While petrol and diesel prices did not change during the period of rising raw material (crude oil) prices in April through June, this resulted in marketing losses that offset healthy refining margins, according to a report from ICICI Securities.
90% of the nation's retail sales of petrol and diesel are under the jurisdiction of the three state-owned oil marketing corporations, IOC, BPCL, and HPCL. Additionally, they are owners of refineries that transform crude oil into petrol and diesel.
While the profits from processing petroleum into fuel have been substantial, the marketing division has suffered from stable petrol and diesel prices. According to ICICI Securities, the businesses are losing ₹12–14 per litre on petrol and diesel, entirely cancelling out the good refining results for the quarter.
"We estimate gross refining margins (GRMs) to remain fairly strong at USD 17-18 per barrel levels (factoring in inventory loss of USD 0.1-0.2 a barrel) and marketing volume growth of 17-20 per cent, thanks to continued recovery in prospects and a weaker base," the brokerage said.

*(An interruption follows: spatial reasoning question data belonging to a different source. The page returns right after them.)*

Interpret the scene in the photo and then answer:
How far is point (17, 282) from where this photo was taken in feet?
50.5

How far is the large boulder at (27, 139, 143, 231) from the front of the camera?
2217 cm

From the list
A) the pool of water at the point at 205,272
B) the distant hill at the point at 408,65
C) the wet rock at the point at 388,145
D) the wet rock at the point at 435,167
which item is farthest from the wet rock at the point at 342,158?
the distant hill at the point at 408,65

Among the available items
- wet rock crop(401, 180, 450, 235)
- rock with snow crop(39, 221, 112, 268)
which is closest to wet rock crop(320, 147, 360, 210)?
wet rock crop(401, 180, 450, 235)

Yet, the sharply higher retail losses in petrol and diesel will "drive an EBITDA loss of ₹6,600 crore and a net loss of ₹10,700 crore for the OMCs in Q1FY23E (April-June quarter of 2022-23 fiscal)," it said.
Moving forward, there will be some relief for the marketing losses due to the fall in crude that was observed over the past two to three days and the subsequent decline in key product spreads.
"However, the delta from GRMs will also reduce, which limits earnings triggers for FY23E (April 2022 to March 2023)," it said.
For Reliance Industries , the brokerage saw an operationally and financially strong quarter. It projected the highest-ever consolidated EBITDA/PAT of Rs. 38,900 crore/Rs. 24,400 crore (a 67% year-over-year increase in EBITDA and a 77% increase in profit after tax, or PAT).
"These all-time highs would come on the back of a massive 80 per cent growth in oil-to-chemical segment EBITDA, sharply higher (up 100 per cent) retail EBITDA, and EBITDA growth of 26 per cent for Reliance-Jio," it said adding prospects for the next nine months would be impacted by the estimated USD 8 per barrel hit from the higher duties on fuel exports imposed with effect from July 1, 2022.